**SOURCE TEXT**.
━━━━━━━━━━

The 3 Biggest Valuation Myths
Why we think technology will help the Valuation but not replace the Valuer
In our many years of valuing all sorts of things, and keeping abreast of the latest in valuation techniques and technology, we have pulled together 3 Biggest Valuation myths.
In Lady Windemere’s Fan, Oscar Wilde had Lord Darlington quip that a cynic was ‘a man who knows the price of everything and the value of nothing.‘
Let's go ...
Myth 1: Valuation will soon be replaced by Machines
Of late, we have been hearing the buzz that another start-up has come up with a software which can instantly value any asset. You only have to punch the information about your asset (e.g. your Company) in the software and immediately know that the value of your Company is worth $10.87030m.
Wait a minute. Really ?
While this software idea may seem incredibly efficient, is it effective ?
Would you rely on a complete black-box to value your company, or would any buyer accept the price churned out by a valuation software ?
In many ways, the science of valuation is incredibly complex and when you add in human judgement, you probably wouldn't want to rely on a machine (for now) to value any large asset.
A good and experienced human valuer (yes I am making the distinction) offers something that no software can give for now: The value of human judgement and advice, formed from years of experience in different business situations.
So do spend the time instead shopping for a good valuer and less time on buying a black-box software for now.
Myth 2: Valuation is all about complex calculations and Excel Spreadsheets
There was an interesting project which we did in Manila in 2H, 2016 for a major F&B conglomerate. It involved valuing a take-over target and we were asked to review the financial model.
The financial model was built by somebody very technical and capable, and it ran into thousands of lines, and at least 50 tabs in Excel. There were inputs required for maybe a hundred assumptions.
But there was a problem. The woods had been lost for the trees.

━━━━━━━━━━

**DATASET CONTENT**.
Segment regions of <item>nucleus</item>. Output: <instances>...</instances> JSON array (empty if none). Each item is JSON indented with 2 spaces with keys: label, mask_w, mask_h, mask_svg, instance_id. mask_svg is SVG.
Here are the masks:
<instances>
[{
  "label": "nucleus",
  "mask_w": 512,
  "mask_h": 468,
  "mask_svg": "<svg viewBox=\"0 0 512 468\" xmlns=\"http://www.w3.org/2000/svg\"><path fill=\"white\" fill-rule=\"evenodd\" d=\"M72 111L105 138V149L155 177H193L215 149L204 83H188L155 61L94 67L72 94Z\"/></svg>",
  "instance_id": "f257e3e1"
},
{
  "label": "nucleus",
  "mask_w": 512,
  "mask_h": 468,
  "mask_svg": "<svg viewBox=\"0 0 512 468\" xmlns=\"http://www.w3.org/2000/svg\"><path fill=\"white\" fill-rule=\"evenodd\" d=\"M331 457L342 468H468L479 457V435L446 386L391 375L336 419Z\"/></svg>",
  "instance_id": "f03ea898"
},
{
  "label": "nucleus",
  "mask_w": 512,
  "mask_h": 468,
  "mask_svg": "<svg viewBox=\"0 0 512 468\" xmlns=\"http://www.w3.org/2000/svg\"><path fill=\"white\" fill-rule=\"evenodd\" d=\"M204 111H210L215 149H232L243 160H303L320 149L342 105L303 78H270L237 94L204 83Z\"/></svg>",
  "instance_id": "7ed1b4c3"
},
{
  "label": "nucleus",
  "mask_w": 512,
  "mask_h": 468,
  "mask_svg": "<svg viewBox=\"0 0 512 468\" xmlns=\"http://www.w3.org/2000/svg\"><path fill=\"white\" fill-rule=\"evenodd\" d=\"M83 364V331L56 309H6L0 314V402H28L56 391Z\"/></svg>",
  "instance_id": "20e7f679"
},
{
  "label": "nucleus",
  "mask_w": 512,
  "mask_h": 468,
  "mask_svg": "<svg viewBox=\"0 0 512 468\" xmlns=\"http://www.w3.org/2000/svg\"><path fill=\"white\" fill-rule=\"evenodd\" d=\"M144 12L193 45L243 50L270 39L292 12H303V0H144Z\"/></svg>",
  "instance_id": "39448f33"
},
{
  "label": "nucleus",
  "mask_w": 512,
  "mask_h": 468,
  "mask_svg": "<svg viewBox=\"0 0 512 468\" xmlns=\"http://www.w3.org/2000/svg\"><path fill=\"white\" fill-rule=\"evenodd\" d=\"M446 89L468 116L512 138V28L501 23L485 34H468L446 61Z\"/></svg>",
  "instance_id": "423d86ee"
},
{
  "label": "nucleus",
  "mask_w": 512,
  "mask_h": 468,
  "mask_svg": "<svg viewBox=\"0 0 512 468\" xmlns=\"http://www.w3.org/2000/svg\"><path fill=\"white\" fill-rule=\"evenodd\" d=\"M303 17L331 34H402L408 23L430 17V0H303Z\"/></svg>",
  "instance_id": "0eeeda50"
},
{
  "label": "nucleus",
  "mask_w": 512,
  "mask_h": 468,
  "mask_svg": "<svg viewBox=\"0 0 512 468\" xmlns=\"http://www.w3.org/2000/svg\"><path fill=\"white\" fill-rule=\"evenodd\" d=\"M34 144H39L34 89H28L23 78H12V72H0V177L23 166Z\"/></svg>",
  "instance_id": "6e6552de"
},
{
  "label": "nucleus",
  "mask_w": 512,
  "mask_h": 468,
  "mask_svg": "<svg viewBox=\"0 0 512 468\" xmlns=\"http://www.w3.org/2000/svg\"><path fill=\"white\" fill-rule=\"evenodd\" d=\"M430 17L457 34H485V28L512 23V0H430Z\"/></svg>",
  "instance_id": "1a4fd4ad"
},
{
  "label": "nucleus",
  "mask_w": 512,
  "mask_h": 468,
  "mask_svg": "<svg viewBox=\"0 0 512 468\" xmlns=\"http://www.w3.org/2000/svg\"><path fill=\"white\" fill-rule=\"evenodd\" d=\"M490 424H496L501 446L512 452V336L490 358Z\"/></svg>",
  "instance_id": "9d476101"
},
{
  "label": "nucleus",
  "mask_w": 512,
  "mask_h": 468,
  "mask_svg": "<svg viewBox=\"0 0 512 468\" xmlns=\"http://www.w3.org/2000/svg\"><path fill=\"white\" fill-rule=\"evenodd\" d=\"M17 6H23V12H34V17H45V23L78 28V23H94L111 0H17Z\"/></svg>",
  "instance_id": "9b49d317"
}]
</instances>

━━━━━━━━━━

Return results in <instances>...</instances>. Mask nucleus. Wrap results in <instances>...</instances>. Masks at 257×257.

━━━━━━━━━━

**REQUESTS**.
A – Report every line of the records that contains the string "instances".
B – Go on with the article on valuation myths, starting right after its last sentence.

**RESPONSES IN ORDER**.
A –
Segment regions of <item>nucleus</item>. Output: <instances>...</instances> JSON array (empty if none). Each item is JSON indented with 2 spaces with keys: label, mask_w, mask_h, mask_svg, instance_id. mask_svg is SVG.
<instances>
</instances>
Return results in <instances>...</instances>. Mask nucleus. Wrap results in <instances>...</instances>. Masks at 257×257.

B –
The valuation model did not actually reflect a fundamental way in which the Business was ran. As a result, the spreadsheet was pretty much invalidated.
At Future, we follow the philosophy of Occam's Razor where "Among competing hypotheses, the one with the fewest assumptions should be selected". We keep things as simple as possible, but fundamentally correct.
Therefore it is more worthwhile to spend more time understanding the Business first, then plunge into the comfort of spreadsheets.
Myth 3: A formal valuation is just formality for an informal agreement between the buyer and seller
How many times have we heard that the selling price of an asset was arrived at by a hand-shake, and the independent valuation report was left in the drawer to collect dust.
The above scenario may seem fine until something blows up and the best of friends suddenly draw pointed swords.
When we value an asset independently, we actually protect the rights of other shareholders which may not be party to the that handshake.
And the independent valuation ensures a neutral starting point for discussions between the buyer and seller.
There are many cases where formal valuations will be required e.g. in a legal dispute or in a sale where minority shareholders rights are affected.
Would you really want to rely on the good faith of a handshake ?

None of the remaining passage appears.